Il existe probablement des lésions non détectables des parties molles.

 

Parmi les facteurs pronostics dont il faut tenir compte en faveur d’un passage éventuel à la chronicité.

 

-         rôle de l’âge avancé

-         signes radiologiques d’arthrose ou disharmonie de courbure lors de l’examen initial.

-         Position de la tête de l’impact (rotation et ou inclinaison latérale)

-          Gravité du traumatisme (classification Canadienne).

 

 

Il semble que l’on puisse retenir les réponses suivantes aux questions posées :

 

-         le symptôme médico légal influe sur l’évolution des troubles, mais modérément.

-         La simulation consciente  ne concerne qu’une minorité de blessés, le règlement financier de la plainte modifiant peu l’évolution.

-         Les difficultés socioprofessionnelles jouent probablement un rôle non négligeable.

 

En France, un accord amiable entre le plaignant et la compagnie d’assurances règle un pourcentage important des conflits.

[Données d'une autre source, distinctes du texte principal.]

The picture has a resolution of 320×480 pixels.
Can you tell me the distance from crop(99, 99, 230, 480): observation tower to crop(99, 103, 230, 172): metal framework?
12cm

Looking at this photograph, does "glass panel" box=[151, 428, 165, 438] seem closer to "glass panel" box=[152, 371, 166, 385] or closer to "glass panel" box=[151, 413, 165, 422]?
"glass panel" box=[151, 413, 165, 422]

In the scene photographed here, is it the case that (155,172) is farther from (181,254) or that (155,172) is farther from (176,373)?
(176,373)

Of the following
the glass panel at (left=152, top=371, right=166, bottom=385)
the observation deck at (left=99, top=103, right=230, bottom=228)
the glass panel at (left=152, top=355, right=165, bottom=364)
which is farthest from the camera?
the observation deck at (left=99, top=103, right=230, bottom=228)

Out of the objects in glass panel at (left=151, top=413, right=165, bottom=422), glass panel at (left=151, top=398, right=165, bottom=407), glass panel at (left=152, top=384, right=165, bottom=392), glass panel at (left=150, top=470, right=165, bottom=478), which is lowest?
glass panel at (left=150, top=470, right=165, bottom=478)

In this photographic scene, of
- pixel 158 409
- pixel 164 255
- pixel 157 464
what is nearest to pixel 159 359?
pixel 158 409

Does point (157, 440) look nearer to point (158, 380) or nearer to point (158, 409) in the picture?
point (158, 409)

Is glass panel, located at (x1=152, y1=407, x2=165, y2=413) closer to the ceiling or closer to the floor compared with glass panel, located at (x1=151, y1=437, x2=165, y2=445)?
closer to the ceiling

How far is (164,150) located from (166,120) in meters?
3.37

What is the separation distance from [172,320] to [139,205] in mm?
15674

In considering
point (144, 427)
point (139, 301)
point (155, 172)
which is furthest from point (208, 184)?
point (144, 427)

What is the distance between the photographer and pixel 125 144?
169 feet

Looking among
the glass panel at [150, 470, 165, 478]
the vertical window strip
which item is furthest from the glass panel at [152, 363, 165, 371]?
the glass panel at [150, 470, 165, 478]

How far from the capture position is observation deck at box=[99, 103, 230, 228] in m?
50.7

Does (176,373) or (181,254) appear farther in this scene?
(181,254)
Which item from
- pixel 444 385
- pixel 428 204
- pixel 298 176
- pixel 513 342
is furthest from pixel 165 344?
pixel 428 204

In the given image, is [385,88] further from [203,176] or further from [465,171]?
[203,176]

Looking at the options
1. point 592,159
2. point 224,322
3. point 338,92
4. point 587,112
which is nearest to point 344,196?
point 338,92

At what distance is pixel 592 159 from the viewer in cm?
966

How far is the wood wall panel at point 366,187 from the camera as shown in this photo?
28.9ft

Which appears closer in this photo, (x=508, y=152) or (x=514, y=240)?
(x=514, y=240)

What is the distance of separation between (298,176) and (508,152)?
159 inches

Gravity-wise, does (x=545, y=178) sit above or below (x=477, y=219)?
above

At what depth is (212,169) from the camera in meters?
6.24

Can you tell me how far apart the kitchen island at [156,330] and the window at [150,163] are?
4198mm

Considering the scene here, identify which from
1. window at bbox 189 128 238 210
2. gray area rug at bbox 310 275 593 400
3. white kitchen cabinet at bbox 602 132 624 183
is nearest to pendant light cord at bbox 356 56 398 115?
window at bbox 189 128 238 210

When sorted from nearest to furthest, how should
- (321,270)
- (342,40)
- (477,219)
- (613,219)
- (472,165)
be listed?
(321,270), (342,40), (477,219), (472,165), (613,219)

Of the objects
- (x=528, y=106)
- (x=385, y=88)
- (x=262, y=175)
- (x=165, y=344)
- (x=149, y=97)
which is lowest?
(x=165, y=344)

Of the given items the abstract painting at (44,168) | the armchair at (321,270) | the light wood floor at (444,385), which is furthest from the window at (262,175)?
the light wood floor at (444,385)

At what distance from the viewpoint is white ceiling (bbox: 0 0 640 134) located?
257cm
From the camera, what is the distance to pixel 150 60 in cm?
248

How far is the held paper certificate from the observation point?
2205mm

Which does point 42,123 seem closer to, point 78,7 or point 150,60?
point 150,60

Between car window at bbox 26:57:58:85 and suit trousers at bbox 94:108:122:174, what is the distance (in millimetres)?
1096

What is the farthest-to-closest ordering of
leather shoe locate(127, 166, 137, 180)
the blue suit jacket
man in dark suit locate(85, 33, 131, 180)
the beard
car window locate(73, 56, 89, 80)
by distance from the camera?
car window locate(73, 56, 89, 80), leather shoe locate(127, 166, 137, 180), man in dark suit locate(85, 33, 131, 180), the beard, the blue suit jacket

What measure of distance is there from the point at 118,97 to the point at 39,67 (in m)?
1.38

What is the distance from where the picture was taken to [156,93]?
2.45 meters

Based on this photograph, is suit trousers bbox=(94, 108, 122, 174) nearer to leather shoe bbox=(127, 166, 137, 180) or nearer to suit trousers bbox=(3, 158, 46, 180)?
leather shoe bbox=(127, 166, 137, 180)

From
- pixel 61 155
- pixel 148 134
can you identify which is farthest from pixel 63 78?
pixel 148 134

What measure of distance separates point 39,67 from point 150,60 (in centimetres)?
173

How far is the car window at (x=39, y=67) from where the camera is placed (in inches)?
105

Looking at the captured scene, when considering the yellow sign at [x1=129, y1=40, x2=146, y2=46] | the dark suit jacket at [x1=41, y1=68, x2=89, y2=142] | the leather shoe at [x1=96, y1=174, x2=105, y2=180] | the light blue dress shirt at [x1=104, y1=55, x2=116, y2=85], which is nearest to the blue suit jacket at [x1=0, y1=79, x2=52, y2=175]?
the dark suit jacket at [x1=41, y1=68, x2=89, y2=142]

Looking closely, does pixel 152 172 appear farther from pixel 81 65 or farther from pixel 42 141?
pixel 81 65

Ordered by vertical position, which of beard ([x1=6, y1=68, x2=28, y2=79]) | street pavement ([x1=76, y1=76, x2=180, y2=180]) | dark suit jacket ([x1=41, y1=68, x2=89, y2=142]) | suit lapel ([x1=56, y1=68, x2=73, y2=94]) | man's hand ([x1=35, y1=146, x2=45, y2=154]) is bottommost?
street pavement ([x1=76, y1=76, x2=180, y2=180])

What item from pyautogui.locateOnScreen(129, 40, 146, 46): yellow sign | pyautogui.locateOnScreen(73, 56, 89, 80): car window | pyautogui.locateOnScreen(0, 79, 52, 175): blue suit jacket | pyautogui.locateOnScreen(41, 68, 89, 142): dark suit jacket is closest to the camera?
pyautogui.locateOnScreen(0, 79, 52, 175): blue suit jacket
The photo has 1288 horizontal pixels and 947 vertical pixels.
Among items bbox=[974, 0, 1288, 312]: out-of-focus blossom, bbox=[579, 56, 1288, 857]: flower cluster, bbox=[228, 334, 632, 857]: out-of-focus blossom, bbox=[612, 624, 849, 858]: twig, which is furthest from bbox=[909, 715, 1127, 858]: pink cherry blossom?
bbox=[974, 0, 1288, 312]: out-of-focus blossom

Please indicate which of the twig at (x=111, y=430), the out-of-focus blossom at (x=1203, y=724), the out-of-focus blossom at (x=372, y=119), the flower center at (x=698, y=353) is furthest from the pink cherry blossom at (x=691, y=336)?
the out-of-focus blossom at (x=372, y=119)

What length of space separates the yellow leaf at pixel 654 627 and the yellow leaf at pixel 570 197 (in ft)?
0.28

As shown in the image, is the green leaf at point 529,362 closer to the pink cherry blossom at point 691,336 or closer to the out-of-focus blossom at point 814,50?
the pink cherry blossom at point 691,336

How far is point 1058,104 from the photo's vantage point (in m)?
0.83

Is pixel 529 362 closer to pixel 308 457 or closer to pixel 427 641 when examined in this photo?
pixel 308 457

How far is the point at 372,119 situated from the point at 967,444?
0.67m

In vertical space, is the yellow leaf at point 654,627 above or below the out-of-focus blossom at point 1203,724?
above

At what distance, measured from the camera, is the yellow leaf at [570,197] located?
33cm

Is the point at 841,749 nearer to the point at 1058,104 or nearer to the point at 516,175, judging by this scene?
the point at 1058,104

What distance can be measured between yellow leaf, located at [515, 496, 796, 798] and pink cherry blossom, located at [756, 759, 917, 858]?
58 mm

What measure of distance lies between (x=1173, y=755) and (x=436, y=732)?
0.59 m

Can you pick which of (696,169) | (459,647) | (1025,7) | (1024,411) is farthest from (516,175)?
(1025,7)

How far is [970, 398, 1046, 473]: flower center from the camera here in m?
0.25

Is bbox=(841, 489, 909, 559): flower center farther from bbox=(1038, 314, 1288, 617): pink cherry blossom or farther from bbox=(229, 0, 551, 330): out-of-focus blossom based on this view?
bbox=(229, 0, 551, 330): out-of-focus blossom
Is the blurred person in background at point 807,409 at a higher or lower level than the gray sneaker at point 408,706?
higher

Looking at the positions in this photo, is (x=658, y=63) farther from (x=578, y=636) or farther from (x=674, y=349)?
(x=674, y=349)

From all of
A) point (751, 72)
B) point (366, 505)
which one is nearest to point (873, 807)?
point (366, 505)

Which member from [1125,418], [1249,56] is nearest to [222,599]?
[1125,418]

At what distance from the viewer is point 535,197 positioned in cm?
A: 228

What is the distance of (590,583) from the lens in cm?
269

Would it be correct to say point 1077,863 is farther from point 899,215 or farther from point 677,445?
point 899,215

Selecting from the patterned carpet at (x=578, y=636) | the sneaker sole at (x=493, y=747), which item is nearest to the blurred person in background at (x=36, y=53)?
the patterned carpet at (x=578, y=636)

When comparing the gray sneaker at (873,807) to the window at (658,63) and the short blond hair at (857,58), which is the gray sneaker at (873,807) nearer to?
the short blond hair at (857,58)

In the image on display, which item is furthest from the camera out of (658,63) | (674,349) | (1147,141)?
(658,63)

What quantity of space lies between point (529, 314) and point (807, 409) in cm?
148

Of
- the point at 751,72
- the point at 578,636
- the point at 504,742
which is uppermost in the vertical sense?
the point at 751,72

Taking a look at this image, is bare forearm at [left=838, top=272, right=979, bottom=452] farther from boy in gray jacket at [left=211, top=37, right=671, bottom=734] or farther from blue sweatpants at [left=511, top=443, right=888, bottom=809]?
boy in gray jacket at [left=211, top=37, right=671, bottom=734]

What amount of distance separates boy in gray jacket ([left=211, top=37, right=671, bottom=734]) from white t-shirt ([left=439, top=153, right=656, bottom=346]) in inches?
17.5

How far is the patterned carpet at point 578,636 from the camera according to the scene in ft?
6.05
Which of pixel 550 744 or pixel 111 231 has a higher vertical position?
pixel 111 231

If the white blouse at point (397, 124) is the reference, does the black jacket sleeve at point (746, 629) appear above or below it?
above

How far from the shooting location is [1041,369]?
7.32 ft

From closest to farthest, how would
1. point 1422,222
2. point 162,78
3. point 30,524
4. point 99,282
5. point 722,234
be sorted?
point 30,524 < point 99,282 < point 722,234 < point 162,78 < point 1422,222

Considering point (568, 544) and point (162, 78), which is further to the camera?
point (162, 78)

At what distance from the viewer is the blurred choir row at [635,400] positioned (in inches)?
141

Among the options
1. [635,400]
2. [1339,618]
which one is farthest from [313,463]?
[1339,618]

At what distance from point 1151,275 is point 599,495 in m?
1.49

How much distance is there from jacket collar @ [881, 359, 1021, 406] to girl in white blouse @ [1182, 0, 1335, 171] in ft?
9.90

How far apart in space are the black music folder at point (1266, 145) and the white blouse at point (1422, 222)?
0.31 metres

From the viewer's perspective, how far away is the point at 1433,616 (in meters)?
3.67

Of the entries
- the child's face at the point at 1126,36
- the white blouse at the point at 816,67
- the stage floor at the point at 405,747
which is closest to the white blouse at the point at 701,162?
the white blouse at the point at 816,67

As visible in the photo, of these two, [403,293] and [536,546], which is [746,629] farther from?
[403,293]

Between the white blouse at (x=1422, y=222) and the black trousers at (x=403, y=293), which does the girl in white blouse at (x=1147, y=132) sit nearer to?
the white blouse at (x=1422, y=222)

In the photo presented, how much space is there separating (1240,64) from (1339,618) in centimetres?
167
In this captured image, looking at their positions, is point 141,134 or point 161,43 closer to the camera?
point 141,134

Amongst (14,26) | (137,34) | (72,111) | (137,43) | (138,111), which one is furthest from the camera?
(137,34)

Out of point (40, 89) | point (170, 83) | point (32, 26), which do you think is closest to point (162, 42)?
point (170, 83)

Si ce n’est pas le cas, il y a une action judiciaire aboutissant à la désignation d’un expert.

 

Le taux d’Incapacité Partielle Permanente retenue est habituellement de l’ordre de 2 à 4% ce qui laisse généralement les deux parties insatisfaisantes.

 

Le Pretium Doloris est évalué sur une échelle  allant de 1 à 7.

 

Il n’est généralement pas tenu compte du « préjudice moral » qui est pourtant le plus souvent la plainte essentielle du blessé.

 

C’est pourquoi BENOIST et ROUAULT suggèrent d’accorder rapidement une indemnisation forfaitaire tenant compte de ces différents éléments, en prenant soin de les préciser.

 

En conclusion, on peut retenir qu les préjugés concernant les victimes du WHIPLASH méritent d’être reconsidérés.

 

Le terrain psychologique du blessé ne joue pas de rôle essentiel, mais il modifie progressivement en fonction des symptômes ressentis.

 

La mise en évidence de lésions «  visibles » sur les radiographies est utopique et ne doit pas faire planer de doutes sur l’authenticité des plaintes.

 

Il faut inviter les médecins, les assureurs et les experts à ne pas considérer les victimes comme des simulateurs mais comme ayant bien subi un traumatisme réel dont le conséquences sont parfois pénibles et invalidantes même si elles ne sont pas toujours organiquement expliquées.